-- What you will do --
A: Please retype the sunflower article, starting with "Publish on 26" and going on through "each production area.".
B: Render this sentence from the sunflower article in Spanish: "Water and heat stress are core to seed research."
C: In the sunflower article, what does RAGT offer in response to the needs in the field?

-- Text for analysis --
Sunflowers dealing with water and heat stress

Publish on 26 June 2024
With increasingly intense temperatures and less frequent rain, agriculture has not waited for climate change to work on water and heat stress. RAGT is already working to identify robust, resilient varietal behaviours adapted to the pedoclimatic conditions of each production area.

Water and heat stress are core to seed research. Water has always been a valuable asset in agriculture and with climate change the issue of adaptation becomes crucial for the sustainability of crops. If stress is not anticipated, the consequences on yield can become critical: increase in internal plant temperature, closure of stomata, interruption of gas exchange and photosynthesis and therefore total blockage of plant function. RAGT endeavours to respond quickly to the needs in the field: hardier varieties which are capable of avoiding or better adapting to periods of stress.

[Text-to-region grounding data]
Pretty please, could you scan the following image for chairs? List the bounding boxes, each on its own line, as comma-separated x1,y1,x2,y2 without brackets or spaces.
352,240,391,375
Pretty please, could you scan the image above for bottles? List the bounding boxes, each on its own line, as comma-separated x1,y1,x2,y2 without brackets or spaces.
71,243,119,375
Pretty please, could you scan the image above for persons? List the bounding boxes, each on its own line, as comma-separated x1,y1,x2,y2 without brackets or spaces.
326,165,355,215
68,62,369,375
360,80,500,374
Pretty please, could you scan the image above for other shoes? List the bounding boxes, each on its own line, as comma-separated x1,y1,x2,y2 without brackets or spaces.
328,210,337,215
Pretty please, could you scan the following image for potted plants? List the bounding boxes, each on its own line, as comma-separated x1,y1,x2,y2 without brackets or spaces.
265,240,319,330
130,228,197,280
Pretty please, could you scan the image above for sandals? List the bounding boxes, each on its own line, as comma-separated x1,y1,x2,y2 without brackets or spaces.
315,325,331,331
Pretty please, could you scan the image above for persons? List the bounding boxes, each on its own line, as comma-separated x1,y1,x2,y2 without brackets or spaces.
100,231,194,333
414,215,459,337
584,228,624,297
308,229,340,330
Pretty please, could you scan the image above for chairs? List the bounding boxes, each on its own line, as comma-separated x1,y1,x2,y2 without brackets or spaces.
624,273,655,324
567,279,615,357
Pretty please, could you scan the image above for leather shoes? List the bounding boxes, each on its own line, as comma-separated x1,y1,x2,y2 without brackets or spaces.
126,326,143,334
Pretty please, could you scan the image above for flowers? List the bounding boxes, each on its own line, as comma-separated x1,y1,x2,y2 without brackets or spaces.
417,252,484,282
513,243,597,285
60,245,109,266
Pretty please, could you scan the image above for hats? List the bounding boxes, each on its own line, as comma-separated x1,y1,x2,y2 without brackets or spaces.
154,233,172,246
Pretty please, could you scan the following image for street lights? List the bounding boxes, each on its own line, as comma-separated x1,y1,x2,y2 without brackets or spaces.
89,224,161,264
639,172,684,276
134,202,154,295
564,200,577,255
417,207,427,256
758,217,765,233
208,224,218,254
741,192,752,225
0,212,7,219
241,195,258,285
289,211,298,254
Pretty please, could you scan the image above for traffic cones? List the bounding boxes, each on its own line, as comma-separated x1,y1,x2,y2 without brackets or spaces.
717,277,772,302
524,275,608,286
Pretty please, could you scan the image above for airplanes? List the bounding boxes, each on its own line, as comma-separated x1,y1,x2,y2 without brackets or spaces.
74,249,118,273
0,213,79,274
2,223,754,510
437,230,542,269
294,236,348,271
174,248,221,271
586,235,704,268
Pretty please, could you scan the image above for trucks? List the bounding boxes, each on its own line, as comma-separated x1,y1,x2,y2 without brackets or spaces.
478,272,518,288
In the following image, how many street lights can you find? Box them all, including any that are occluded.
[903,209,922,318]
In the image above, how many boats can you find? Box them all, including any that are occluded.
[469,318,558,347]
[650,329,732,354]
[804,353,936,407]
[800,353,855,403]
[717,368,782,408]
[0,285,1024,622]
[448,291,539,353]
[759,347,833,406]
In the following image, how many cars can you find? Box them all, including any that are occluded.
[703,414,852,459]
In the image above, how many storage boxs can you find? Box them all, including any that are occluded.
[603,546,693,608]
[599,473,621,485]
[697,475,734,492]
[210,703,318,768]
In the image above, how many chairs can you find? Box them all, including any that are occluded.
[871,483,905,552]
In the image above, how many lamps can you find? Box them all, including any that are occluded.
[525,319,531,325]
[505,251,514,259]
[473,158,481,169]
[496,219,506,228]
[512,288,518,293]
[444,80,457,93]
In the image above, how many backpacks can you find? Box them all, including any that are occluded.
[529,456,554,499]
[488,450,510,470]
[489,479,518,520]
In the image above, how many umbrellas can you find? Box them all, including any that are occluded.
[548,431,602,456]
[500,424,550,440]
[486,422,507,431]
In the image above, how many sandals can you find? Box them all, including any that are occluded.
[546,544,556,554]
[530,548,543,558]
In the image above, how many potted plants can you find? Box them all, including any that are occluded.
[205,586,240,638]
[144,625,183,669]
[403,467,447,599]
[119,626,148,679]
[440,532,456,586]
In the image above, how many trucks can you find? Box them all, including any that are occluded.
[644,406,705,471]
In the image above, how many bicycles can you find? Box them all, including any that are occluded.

-- Expected responses --
A:
Publish on 26 June 2024
With increasingly intense temperatures and less frequent rain, agriculture has not waited for climate change to work on water and heat stress. RAGT is already working to identify robust, resilient varietal behaviours adapted to the pedoclimatic conditions of each production area.

B: El estrés hídrico y térmico es fundamental para la investigación de semillas.

C: Hardier varieties that are capable of avoiding or better adapting to periods of stress.